342 An injury which causes a worker or a police officer to lose his or her career can only be categorised, in my view, as serious. Especially is that so in the present case where Mr Holovinsky left the police force under a cloud and, indeed, remains under a cloud at the current time or at least during the hearing of the current matter.
343 The medical evidence persuades me that serious disablement, the serious inability to do police work, is likely to be permanent. In his report of 15 August 1996, Dr Strum said this:
“I believe his symptoms are fairly well entrenched and will remain with him, even though he has retired. Vindication would have helped but vindication is not going to be forthcoming or if it is forthcoming it will be in a half hearted way.”

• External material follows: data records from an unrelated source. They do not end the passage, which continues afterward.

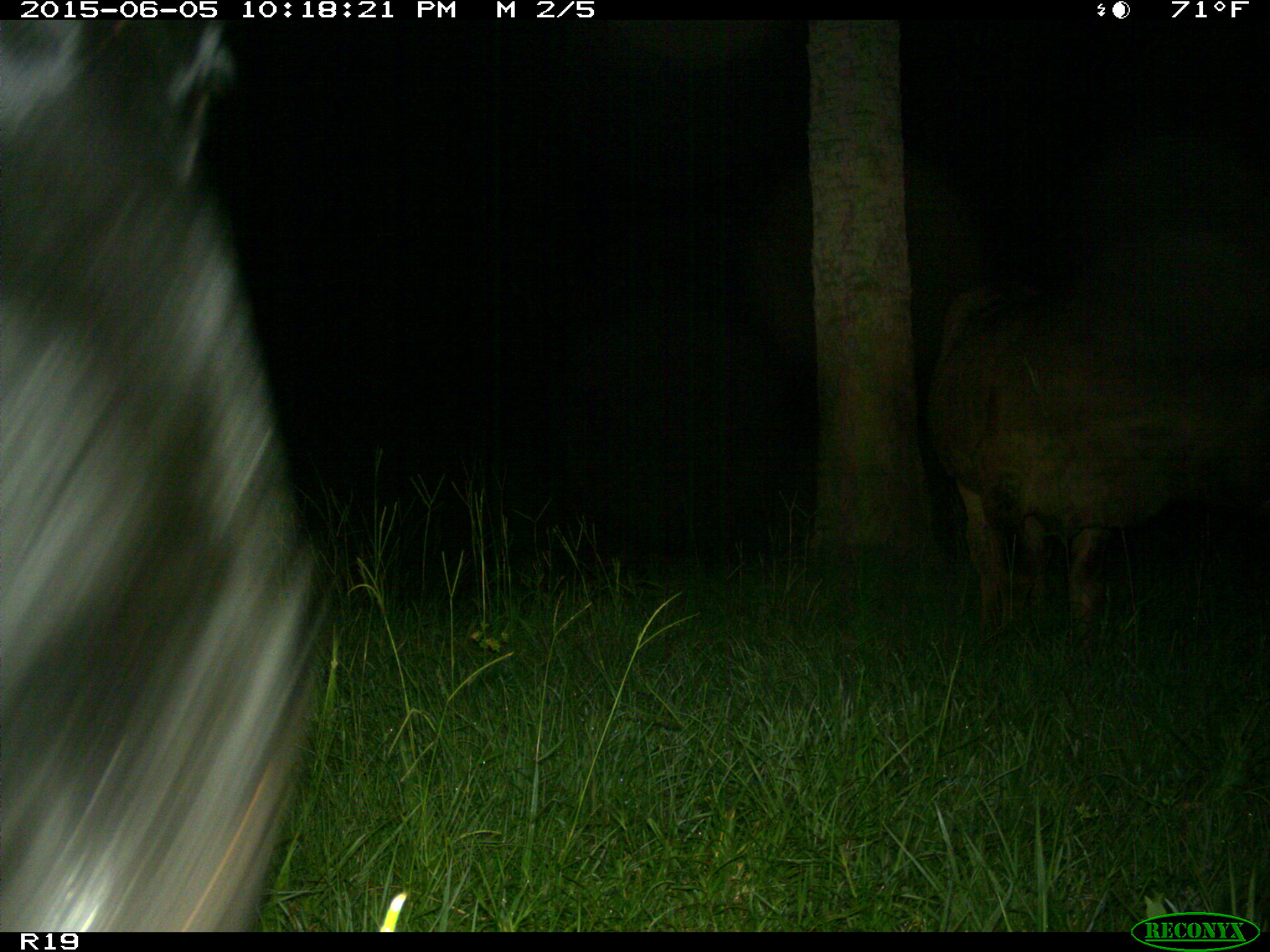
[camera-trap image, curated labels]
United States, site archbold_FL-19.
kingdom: Animalia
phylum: Chordata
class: Mammalia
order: Artiodactyla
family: Bovidae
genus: Bos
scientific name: Bos taurus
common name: domestic cow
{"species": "Bos taurus (domestic cow)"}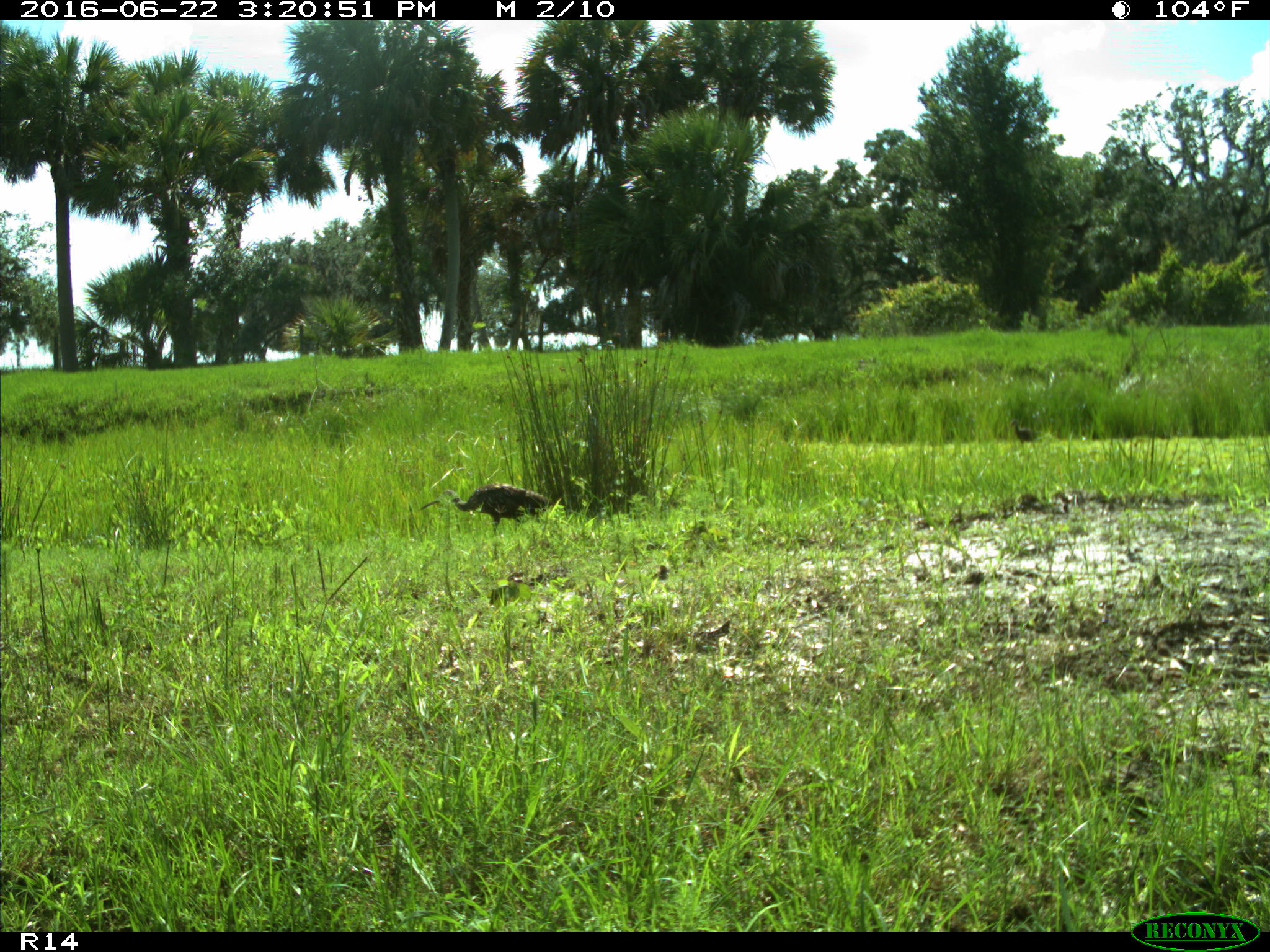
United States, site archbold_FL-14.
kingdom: Animalia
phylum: Chordata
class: Aves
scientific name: Aves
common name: birds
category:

344 The strenuous and completely understandable defence of the plaintiff’s current appeal by the defendant could hardly give the plaintiff a finding of vindication. Equally, my reasons for judgment in which I have expressed a number of criticisms of the plaintiff will not be seen by him as complete vindication. Furthermore, since Dr Strum wrote that report ten years have passed in which I accept the plaintiff has continued to suffer from the same symptoms.
345 I infer from Dr Strum’s opinion that the plaintiff’s condition is likely to be permanent. In any event, that is precisely stated by Dr Walker in her report of 22 February 2004. At the foot of page 15 Dr Walker refers to “The perception of his guilt remained in the police service”. That the perception of the plaintiff’s guilt remained in the police service can be ascertained by the attitude of the Commissioner of Police brought to the current proceedings. I do not mean thereby to criticise the Commissioner of Police or the defence in this case. It was entirely warranted but it would not help the plaintiff on the road to recovery.

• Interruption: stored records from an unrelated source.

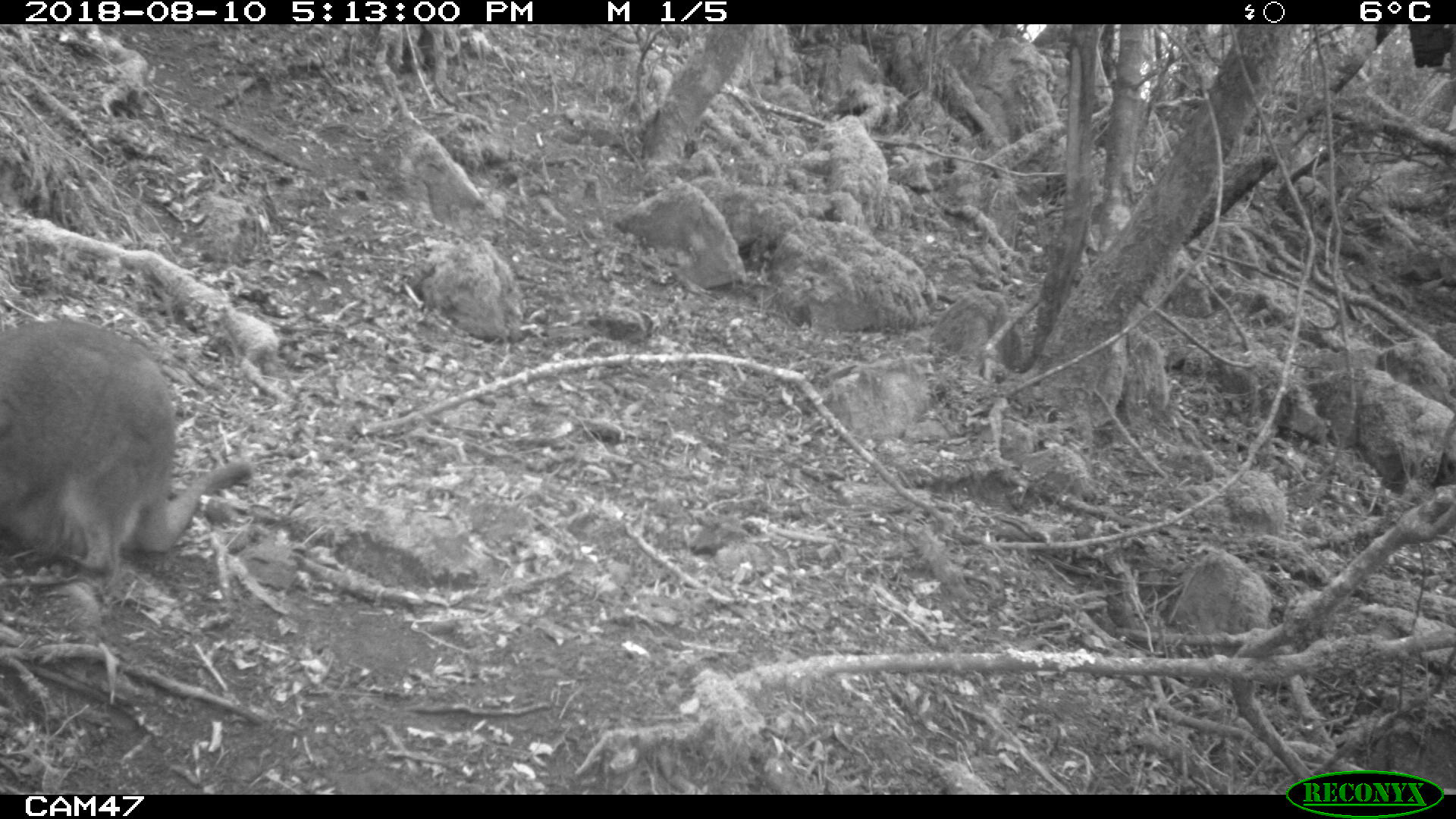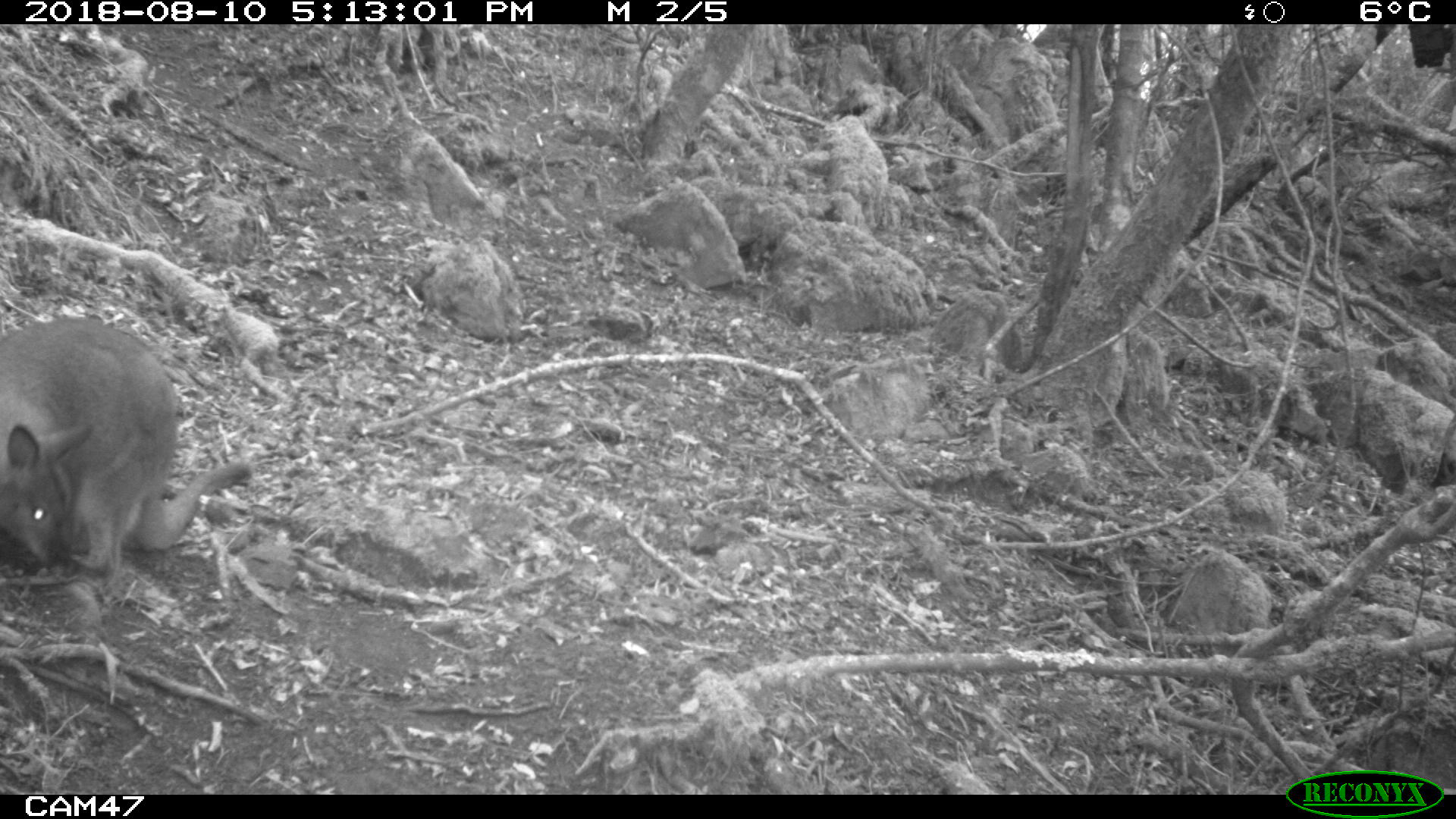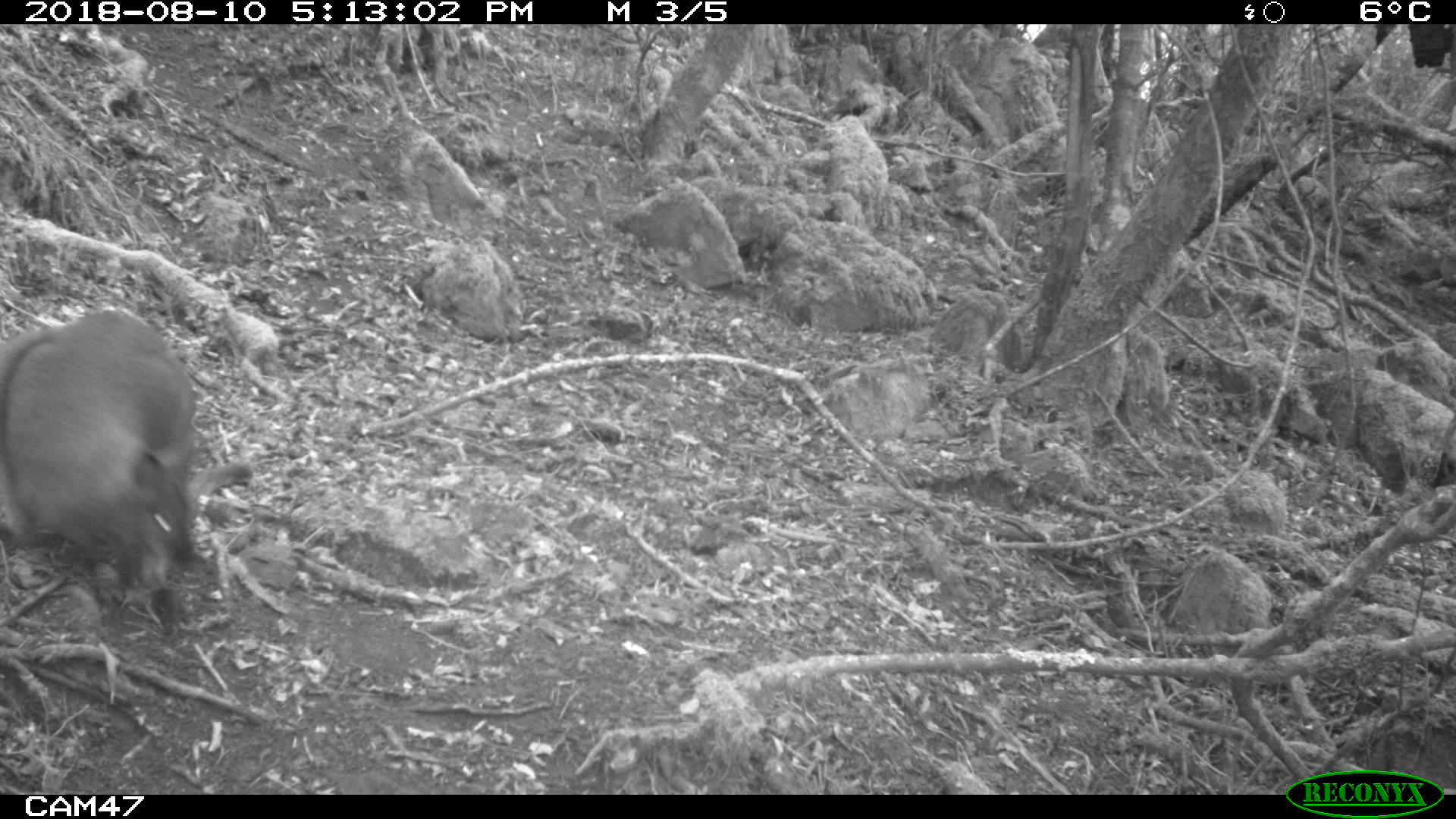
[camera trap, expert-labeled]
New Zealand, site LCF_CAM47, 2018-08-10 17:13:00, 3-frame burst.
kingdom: Animalia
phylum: Chordata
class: Mammalia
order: Diprotodontia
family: Macropodidae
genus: Notamacropus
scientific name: Notamacropus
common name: wallaby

346 Furthermore, at the top of page 16 of her report, Dr Walker says this:
“Mr Holovinsky is currently able to work out of the police service but, in my view, he remains permanently more vulnerable to post-traumatic stress disorder, anxiety and depression.”
347 Implicit in that is a statement by the doctor that the plaintiff is not fit to work in the police service and implicit in it also is the averment that that would obtain permanently, especially if a vulnerability remains permanently. In my view the plaintiff has established that he is suffering from serious and permanent disablement.

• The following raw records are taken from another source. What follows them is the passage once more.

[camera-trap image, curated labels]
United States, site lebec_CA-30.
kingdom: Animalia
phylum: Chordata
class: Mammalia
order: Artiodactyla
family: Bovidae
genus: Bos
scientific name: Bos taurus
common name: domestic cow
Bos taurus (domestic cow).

348 I have enquired of counsel for the parties if any further reasons for judgment being required. I am told that none is so required.
349 For those reasons, I set aside the decision of the Commissioner of Police made on 9 October 2000 and I determine that the suffering by the plaintiff of the infirmity of “adjustment disorder with anxiety and depressed mood and post-traumatic stress disorder”, as specified in the certificate of the Police Superannuation Advisory Committee dated 27 September 2000, was caused by the plaintiff’s having been hurt on duty on 31 December 1990.